Ukraine's economy plunges into recession

Statistics published over the last few days have confirmed the persistence of the economic recession in Ukraine which began in mid-2012. In the first quarter of this year, the value of industrial production decreased by about 5%, and that of construction by 16.8%; only agriculture bucked this trend, rising by 5.8%. Foreign trade dynamics remain weak. Although exports rose (over the first two months of this year) by 1.9%, to US$10.5 billion (even though metallurgy exports are still falling), imports fell by up to 6.3%, to US$11.4 billion (mainly due to a decrease in gas imports of over 23%). It has not yet been announced, but another likely quarterly decline in GDP means that hopes of a rapid recovery from the recession and meeting the government’s target of GDP growth of 3.4% are not realistic.

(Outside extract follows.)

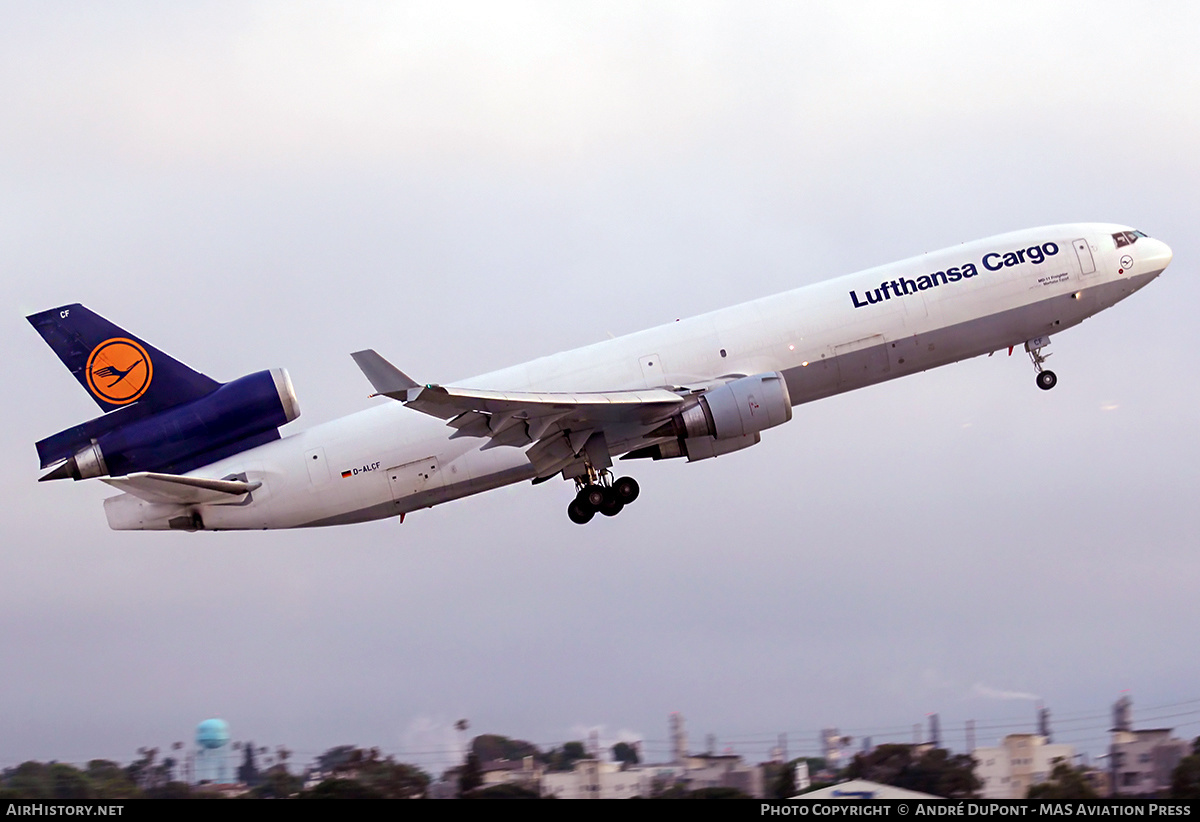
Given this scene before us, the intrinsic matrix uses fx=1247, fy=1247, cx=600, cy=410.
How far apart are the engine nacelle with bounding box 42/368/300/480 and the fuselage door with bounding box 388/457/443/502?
3.80 metres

The prolonged recession has also caused a further reduction of Ukraine's GDP growth forecast in 2013; the World Bank has reduced its forecast from 3.5% to 1%, and the International Monetary Fund from 3.5% to 0%. In its April 2013 World Economic Outlook, the IMF predicts that this year Ukraine will post the worst result of all the CIS countries.




  • The ongoing recession is mainly related to the slump in overseas markets, which are the key customers of Ukrainian exports (export-oriented sectors generate up to 60% of Ukraine’s GDP). Other countries in the region have also achieved weaker results, including Kyiv’s economic partners (including Russia and the CIS, the euro area and Central Europe), and forecasts by international financial institutions do not foresee a speedy improvement in these markets.
  • Kyiv is trying to counter the recession by stimulating domestic demand, in order to maintain a positive growth in real income for the population, and by announcing support for domestic industry. However this will be very difficult, in conditions of a budget deficit (a lower GDP translates to lower than planned revenues and higher budget deficits) and the large financial demands this year connected to foreign debt (about US$10 billion). The main source for financing the deficit is the issuing of new debt: in the first quarter, the Ministry of Finance borrowed about 43 billion hryvnia (over US$5 billion), while paying off only 14.8 billion hryvnia during that time (including only part of the foreign debt). This has caused public debt to rise (although so far it is still at a safe level: under 40% of GDP).
  • Ukraine could be assisted by the start of a new IMF loan worth about US$15 billion. However, this would require a number of reforms (including increases in domestic gas prices), which would cost the government politically in the context of the presidential elections planned for 2015. Kyiv’s position in its negotiations with the IMF, which have been ongoing for some months, is also influenced by the possibility of agreement with Russia (and a reduction in the price of imported gas), but this would require costly decisions of a non-economic nature: the creation of a gas consortium on Moscow’s conditions, or membership in the Customs Union. This is why Kyiv will put off taking any strategic decisions – as long as the market situation allows (that is, as long as the budget deficit can be financed by the sale of bonds on the domestic and foreign markets).